Having an explicit model of an organization or business method is the key to rapid evolution, in which a semantic model provides the medium for "representing" in the represent-replicate-vary-select algorithm of evolution.

Key insights

The most important points I learned from SemTech 2007 are

  • Fortune 1000 companies and government organizations are already exploring semantic solutions, act now or get left behind.
  • The basic standards and technologies are mature enough for real, scalable applications, though it requires some work to sort things out.
  • The first generation of Web 3.0 companies is in place and making rapid progress.
  • Where are the major search and business intelligence companies? Where are the major tech players other than Oracle?
  • Semantic wikis are about to pop and have the potential to realize at least part of Tim Berners Lee's web of open linked data.
  • Reasoning engines can make useful predictions, and even when the predictions are not accurate they suggest things to look for.

The LeveragePoint Approach

At LeveragePoint, we are already making heavy use of formal models of action and content in our development stack (the Choice-Action-Measurement model or CAM) and writing a light version of this out into our delivery platform. We are also using the Semantic MediaWiki as a development and collaboration tool. We plan to continue this work over the coming year, and will likely add some semantic search and semantic web service integration. We look forward to SemTech 2008, to updating people on how we are doing with our learning plan wiki, and to presenting other advances that we may have made.

May 19, 2007

Leveraging semantics and Web 3.0

Monitor's LeveragePoint team is investing in semantic technologies. This may seem like an odd direction for a strategic consulting company focused on supporting its clients to grow in the ways that are meaningful to themselves, but there is method in our madness.

The LeveragePoint solutions are designed to deliver business outcomes, they are focused on driving results that will impact the top and bottom lines, market share and presence, and ultimately share value, and they have a track record of delivering this. Our current focus is on strategic marketing, see LeveragePoint for Strategic Marketing, and additional offerings around Strategic Pricing, Innovation and Strategic Analysis are in planning. So why apply semantics to this?

The short answer is that the LeveragePoint solutions are designed to help teams act on complex business problems, and that this requires an approach that supports dynamic change and configuration, clear communication and the connection of many concepts, processes and data sources. A longer answer must begin with a sketch of what semantic technologies are and why the bring significant leverage.

What are Semantic Technologies

Semantics involves the study of meaning. here are a few definitions culled using Google's define: function.

Definitions of semantics on the Web:

"is the study of meaning"

"The use of language in meaningful referents, both in word and sentence structures"

"meaning. If a computer understands the semantics of a document, it understands the meaning, rather than just interpreting a series of characters."

As LeveragePoint is concerned with communicating methods and results between team members and with the users of the results, the ability to clearly define the meaning of different pieces of content, of tasks, of data and how these fit together is at the heart of our solutions.

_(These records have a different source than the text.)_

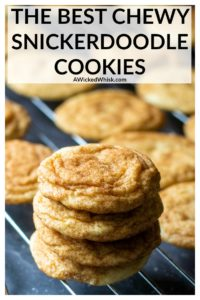 These Chewy Snickerdoodle Cookies are chewy, buttery cookies coated in cinnamon and sugar and soft-baked to perfection. This classic cookie recipe delivers chewy centers and perfectly crisp edges for the BEST snickerdoodles. | A Wicked Whisk #snickerdoodles #snickerdoodlecookies #snickerdoodlecookieseasy #snickerdoodlecookiessoft #bestsnickerdoodlecookies #bestsnickerdoodlecookieschewy #chewysnickerdoodlecookies #snickerdoodlecookieschristmas #softandchewysnickerdoodlecookies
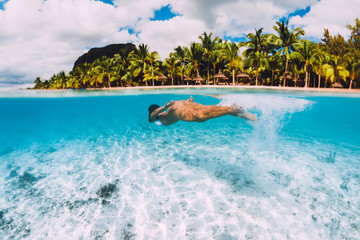 Young attractive woman swimming underwater in transparent ocean. Mauritius, Le Morne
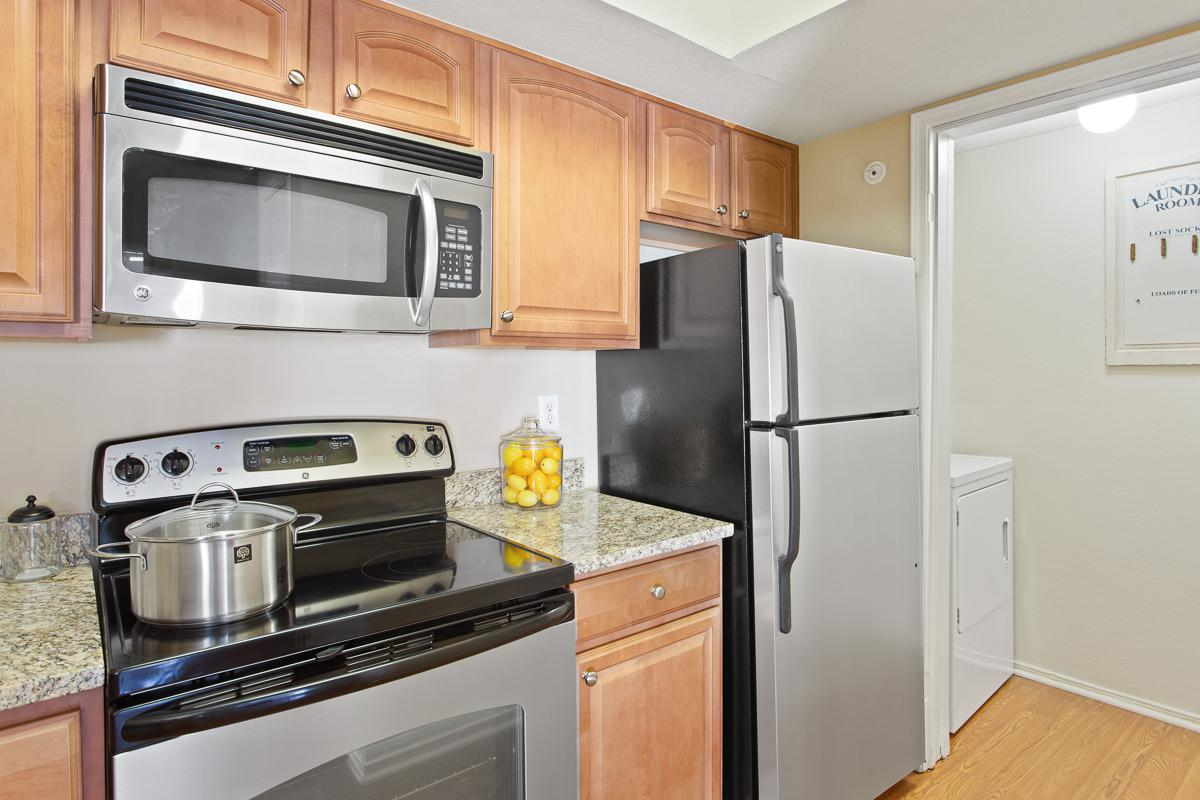 a kitchen with a stove top oven sitting inside of a microwave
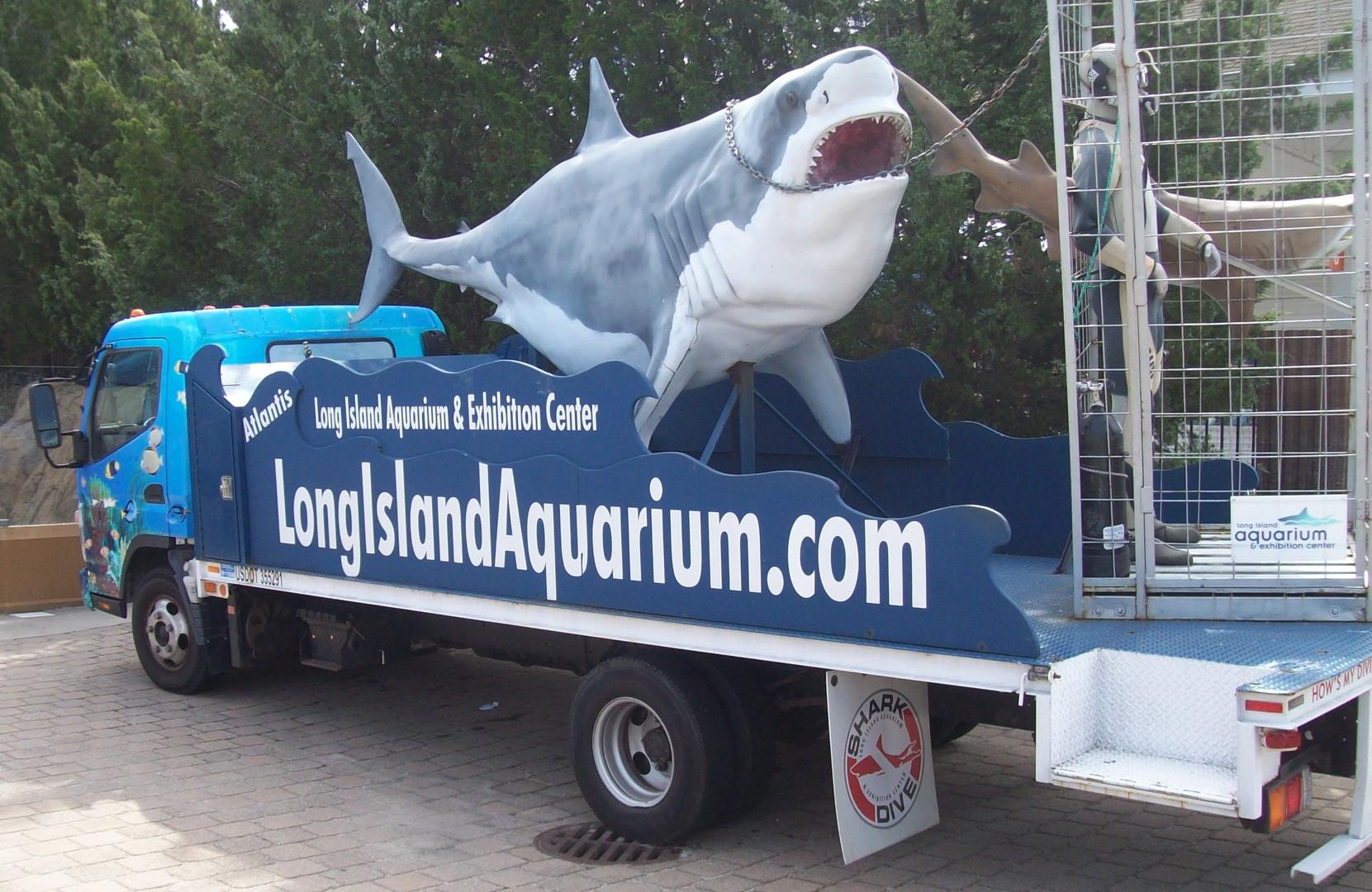 Truck with fiberglass great white shark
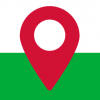 A red mapping pin. A green background covers the bottom half of the image with white above (mimicking the flag of Wales)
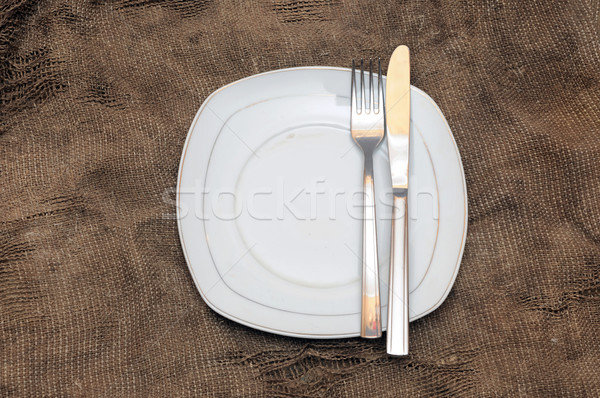 empty white plate fork and knife on brown sacking texture Stock photo © inxti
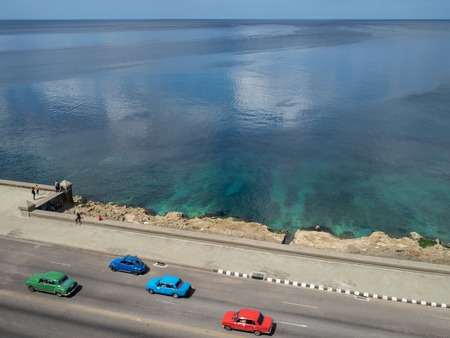 Classic cars driving down the Malcon in Havana, Cuba, aerial view Stock Photo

We do this using the new generation of semantic languages that have been developed for use on the Internet. The World Wide Web Consortium (W3C) takes a leading role in this work and has excellent resources available at its website.

The main Language that we are using at this point is the Resource Description Lanaguage, or RDF, one of the foundations of the W3c's semantic web program. RDF is deceptively simple. At its root is the notion of a triple, a set of three things linked in the form subject-predicate-object. As long as each of these things has a URI, it can become a subject, object, or even predicate in term, making it possible to build webs of connected meanings. Even a triple can become the subject of another triple. It looks something like this.

Triple_sketch_2 

Of course there is a great deal more to RDF than this. The best way to learn about this is to read the W3C's excellent introduction RDF Primer. For applications that require a more precise model, and the automated reasoning and inference this makes possible, the W3C has developed the Web Ontology Language OWL (this is not a mistake, it is a sly reference to a scene in Winnie the Pooh where Owl is spelt 'Wol"). This is a rich area of thought that we will return to many times.

Application at LeveragePoint

At LeveragePoint we use RDF to define all of the different components that go into our solutions. The different business objectives, methods, data, and the content describing them are broken down into the 'smallest coherent unit'. These units and, more importantly, the relationships between them are described in RDF. This does several things for us.

  1. It helps us think very clearly about how business outcomes are related to our different types of user and what outputs will support those business outcomes.
  2. It makes it possible to have highly configurable solutions, for different industries, in response to different events, even for each user.
  3. The RDF models are very useful as filters in search applications.
  4. By giving our models explicit representations we are able to evolve and improve them much more effectively.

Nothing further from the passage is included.